If you’re considering porting or transferring your mortgage, it makes the most sense to do it when your mortgage rate is lower than what’s currently being offered by lenders. This is because your blended rate will end up being lower than if you were to start a new mortgage from scratch.

However, if the mortgage rate you can qualify for today is lower than what you currently have, it might not make sense to port. In order to access these lower rates, you’d need to consider refinancing your mortgage. Be sure to look at the penalty to break your mortgage before deciding whether or not that’s a good idea.

Can you port any mortgage?

There’s a possibility you won’t be able to port your mortgage at all. Some lenders allow mortgage porting, while others do not. If you’re planning to move home during the term of a mortgage, this is a very important feature to have. A mortgage broker will be able to tell you which lenders are portable.

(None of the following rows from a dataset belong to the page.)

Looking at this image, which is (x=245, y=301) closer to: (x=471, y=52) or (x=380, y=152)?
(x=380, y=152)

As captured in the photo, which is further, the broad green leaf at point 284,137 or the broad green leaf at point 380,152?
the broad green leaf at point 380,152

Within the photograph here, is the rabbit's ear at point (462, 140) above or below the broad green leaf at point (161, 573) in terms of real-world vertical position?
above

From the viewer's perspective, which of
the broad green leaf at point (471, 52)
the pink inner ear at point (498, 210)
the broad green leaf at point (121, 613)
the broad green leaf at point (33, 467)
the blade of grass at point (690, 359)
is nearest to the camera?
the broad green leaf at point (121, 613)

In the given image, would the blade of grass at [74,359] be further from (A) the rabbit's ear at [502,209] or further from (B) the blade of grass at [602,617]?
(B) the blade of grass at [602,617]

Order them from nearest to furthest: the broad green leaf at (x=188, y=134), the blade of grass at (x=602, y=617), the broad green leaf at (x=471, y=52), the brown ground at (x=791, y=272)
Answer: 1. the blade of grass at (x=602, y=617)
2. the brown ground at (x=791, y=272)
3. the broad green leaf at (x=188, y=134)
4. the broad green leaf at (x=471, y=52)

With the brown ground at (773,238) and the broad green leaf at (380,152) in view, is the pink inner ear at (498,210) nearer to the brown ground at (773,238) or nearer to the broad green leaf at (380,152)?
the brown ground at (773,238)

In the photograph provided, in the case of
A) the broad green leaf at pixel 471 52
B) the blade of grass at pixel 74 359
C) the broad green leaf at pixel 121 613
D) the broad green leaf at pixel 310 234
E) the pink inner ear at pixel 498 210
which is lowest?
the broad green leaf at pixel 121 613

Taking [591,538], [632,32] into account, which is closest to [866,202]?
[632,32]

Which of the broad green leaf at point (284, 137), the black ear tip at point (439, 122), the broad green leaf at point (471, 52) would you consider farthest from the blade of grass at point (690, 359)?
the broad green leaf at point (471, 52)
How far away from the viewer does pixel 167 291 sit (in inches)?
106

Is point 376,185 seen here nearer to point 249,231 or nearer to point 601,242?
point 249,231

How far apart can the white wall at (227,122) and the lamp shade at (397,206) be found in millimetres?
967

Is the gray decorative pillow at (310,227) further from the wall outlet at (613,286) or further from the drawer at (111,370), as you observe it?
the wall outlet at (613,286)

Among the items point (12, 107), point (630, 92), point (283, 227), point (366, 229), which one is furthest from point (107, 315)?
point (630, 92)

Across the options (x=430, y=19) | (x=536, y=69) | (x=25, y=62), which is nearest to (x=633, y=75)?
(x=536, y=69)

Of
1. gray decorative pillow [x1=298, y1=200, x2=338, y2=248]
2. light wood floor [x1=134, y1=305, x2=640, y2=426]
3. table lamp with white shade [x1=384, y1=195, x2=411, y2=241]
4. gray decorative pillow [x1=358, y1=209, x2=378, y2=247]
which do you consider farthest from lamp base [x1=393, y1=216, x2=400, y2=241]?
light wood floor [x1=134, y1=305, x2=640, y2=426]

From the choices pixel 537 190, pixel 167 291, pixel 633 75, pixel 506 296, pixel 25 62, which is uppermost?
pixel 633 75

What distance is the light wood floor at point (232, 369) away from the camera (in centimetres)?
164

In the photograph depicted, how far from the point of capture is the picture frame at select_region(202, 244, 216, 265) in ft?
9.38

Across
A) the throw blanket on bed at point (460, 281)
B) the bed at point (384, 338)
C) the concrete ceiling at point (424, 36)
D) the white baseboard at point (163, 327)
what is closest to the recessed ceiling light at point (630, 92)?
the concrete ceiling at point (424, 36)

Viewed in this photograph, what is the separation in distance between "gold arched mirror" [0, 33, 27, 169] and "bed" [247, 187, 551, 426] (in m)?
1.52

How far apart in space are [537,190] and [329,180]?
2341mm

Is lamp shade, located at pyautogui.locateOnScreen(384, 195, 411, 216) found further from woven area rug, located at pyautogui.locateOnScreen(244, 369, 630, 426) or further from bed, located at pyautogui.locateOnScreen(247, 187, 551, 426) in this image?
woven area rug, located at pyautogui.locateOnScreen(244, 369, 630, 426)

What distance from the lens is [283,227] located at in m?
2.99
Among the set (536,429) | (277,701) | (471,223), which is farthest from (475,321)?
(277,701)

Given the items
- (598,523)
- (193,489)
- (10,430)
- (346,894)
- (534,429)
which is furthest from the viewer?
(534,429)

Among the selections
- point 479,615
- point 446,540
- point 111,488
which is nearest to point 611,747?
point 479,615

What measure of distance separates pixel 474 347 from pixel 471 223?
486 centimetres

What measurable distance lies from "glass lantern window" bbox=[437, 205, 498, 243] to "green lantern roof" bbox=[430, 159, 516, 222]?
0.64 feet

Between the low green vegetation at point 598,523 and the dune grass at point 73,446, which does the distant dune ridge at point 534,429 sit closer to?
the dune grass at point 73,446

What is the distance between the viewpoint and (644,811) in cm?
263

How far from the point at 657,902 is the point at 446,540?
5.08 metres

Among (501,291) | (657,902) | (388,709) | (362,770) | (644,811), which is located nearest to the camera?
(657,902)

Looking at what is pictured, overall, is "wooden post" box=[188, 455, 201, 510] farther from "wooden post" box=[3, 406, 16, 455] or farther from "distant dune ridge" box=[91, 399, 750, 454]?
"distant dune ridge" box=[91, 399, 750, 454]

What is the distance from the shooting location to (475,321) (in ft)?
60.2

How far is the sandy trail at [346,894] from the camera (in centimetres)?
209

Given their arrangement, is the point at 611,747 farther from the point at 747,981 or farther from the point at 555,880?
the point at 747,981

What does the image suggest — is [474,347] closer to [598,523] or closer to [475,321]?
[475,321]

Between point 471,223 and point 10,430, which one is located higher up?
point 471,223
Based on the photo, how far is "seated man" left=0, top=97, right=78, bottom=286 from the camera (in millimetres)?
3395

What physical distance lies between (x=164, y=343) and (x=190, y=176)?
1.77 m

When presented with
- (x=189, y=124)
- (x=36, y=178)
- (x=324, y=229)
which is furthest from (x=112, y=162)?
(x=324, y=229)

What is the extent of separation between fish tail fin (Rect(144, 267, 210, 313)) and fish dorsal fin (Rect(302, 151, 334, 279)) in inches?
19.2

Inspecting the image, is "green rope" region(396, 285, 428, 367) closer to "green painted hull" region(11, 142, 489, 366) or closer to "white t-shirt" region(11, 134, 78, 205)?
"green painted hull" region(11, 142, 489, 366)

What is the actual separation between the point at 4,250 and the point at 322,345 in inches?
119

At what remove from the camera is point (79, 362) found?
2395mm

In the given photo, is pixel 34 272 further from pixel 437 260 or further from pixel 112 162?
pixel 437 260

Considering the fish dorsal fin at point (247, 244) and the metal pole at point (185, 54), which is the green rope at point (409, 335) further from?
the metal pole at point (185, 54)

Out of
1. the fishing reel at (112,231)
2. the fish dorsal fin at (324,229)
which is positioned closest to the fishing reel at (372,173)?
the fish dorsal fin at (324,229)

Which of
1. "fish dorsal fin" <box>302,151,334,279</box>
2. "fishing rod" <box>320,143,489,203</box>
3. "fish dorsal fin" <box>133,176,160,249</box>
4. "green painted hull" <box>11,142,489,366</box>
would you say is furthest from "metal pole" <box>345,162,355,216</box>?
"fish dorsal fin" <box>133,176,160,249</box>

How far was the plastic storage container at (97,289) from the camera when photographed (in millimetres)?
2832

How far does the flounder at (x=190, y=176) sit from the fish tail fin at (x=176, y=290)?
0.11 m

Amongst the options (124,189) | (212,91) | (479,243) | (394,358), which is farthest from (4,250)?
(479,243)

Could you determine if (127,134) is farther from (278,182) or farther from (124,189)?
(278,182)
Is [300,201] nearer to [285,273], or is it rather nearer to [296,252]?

Finally, not all mortgages are portable. For example, most variable-rate mortgages can’t be ported. The amount of time you have to complete the port, which is usually between 30 and 120 days, also varies among lenders. Some will allow just 30 days, which may be tight in some circumstances. But 120 days is usually enough time for someone to complete the sale of their old property and complete the purchase of their new home.

The bottom line

If you’re getting a new mortgage, being able to port your mortgage is a good feature to have, whether or not you expect to use it. After all, none of us know what the future holds. If you think you might move to a new home within your upcoming term, it’s a must. If you’re currently looking to buy a new house and port your current mortgage, make sure you do your research and decide if porting is the right option for you.